━━━━━ PROVIDED MATERIAL

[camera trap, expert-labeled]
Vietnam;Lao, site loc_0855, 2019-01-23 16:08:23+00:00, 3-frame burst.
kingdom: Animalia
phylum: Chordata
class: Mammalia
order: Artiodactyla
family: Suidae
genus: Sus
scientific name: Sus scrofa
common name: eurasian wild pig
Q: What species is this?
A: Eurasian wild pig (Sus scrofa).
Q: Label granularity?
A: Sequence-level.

━━━━━━━━━━

◆ WHAT IS BEING ASKED
When you repeat the data, keep each line exactly as given.

◆ RESULT OF THIS EXERCISE
[camera trap, expert-labeled]
Vietnam;Lao, site loc_0855, 2019-01-23 16:08:23+00:00, 3-frame burst.
kingdom: Animalia
phylum: Chordata
class: Mammalia
order: Artiodactyla
family: Suidae
genus: Sus
scientific name: Sus scrofa
common name: eurasian wild pig
Q: What species is this?
A: Eurasian wild pig (Sus scrofa).
Q: Label granularity?
A: Sequence-level.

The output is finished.